Have a prototype implementation that does that :slight_smile: (see: Add zero-copy conversion of `bytearray` to `bytes` by providing `__bytes__()` - #53 by cmaloney). Doing that means there is a new internal use of PyBytes_FromStringAndSize(NULL, len) + _PyBytes_Resize(); from the other thread the hope was to avoid that and only change bytearray’s internals once by going to PyBytesWriter once it was added.

1 Like

In general, PyBytes_FromStringAndSize(NULL, len) and _PyBytes_Resize() should be avoided (PEP 782 soft-deprecated them), but IMO using them in bytearray perfectly makes sense.

3 Likes

I don’t know about the internals, but talking on the Python-site API:

WHat about a .freeze method that would just change things internally so that effectively became a frozen_bytearray with the same buffer and essentially could be used directly as a bytes instance everywhere?

This could agree with drafted PEP 805 (and no problem it having its own public freeze method, just as dataclasses and datetime have a .replace method, even though there is now copy.replace)

I think .freeze has a different goal, making things “immutable” and thus thread safe, to .take_bytes which focuses on APIs that require returning bytes after having a “mutable block of bytes”. I prototyped changing functions to return “buffer protocol” (or “bytes-like”) objects rather than bytes and found that surrounding/calling code often broke because it required exact bytes. There are some projects (ex. psycopg) which did a major version break to move to bytearray most places because once a data buffer is returned to the user the library doesn’t need the bytes and modifying is fine. For the Python standard library APIs I don’t think there is sufficient upside for that breaking of a change.

As one example io.RawIOBase.read is defined to return either bytes or None (no data available/blocked on non-blocking). Internally that means it needs to fill a block of memory with bytes from the OS (ex. using os.readinto) then turn that into a bytes object.
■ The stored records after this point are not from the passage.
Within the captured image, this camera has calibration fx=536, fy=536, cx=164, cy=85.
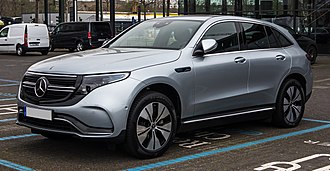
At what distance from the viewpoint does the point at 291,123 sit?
304 inches

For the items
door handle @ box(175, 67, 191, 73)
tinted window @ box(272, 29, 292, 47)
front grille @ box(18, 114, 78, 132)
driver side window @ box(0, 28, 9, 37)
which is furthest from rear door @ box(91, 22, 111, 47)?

Doing this in Python language is maybe possible with BytesIO (which exposes a “file-like” API rather than “bytes-like”) but that internally relies on a cool CPython-internal specific implementation to keep track of references (and contains a mutable bytes which is later finalized; much like this proposal).
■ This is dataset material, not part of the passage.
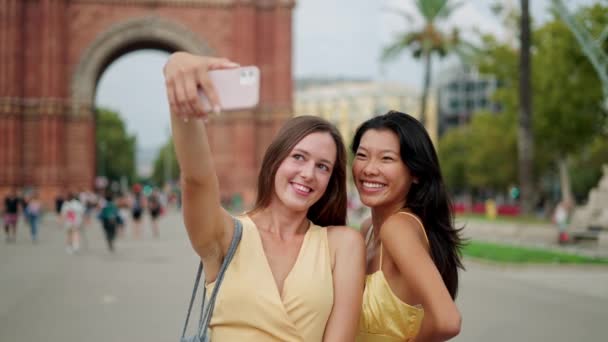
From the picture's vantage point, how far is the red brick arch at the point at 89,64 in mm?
38938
It would be really cool if .freeze uniformly could transition between distinct “immutable” types with the same/similar API surface (ex. bytearray ↔ bytes, frozenset ↔ set, etc). That would enable another solution to this problem. To actually implement it I think you need most the same pieces here because CPython C Code / interpreter requires bytes to have a very specific memory layout (data inline with the object); and bytearray has a very different layout (data in a separate allocation from the object). Those distinct implementations are really efficient for current use cases and I think would be hard to get all the benefits in one common CPython object implementation.

1 Like

Planning to start implementing this shortly, created gh-139871 to track. I will validate having the extra PyVarObject head doesn’t significantly regress the pyperformance benchmarks (Can lazily make it on .take_bytes(), but that adds complexity and makes it harder to add some other optimizations).

Migrating individual code paths I plan to leave to separate issues from adding .take_bytes().

–

One of the secondary optimizations I’ve been looking at with this is changing bytearray construction off bytes to be zero-copy. bytearray("test", encoding='utf8') where .encode goes from str/unicodeobject → bytes works because the encoder usually returns a single-refcount bytes. Unfortunately bytearray(b'\0\1\2\3' * 1024) which is common in code bases the bytes PyObject* passed to the bytearray tp_init has a reference count of 2 so it can’t be taken “safely” as far as I can find. If there’s some way to do that would be really neat.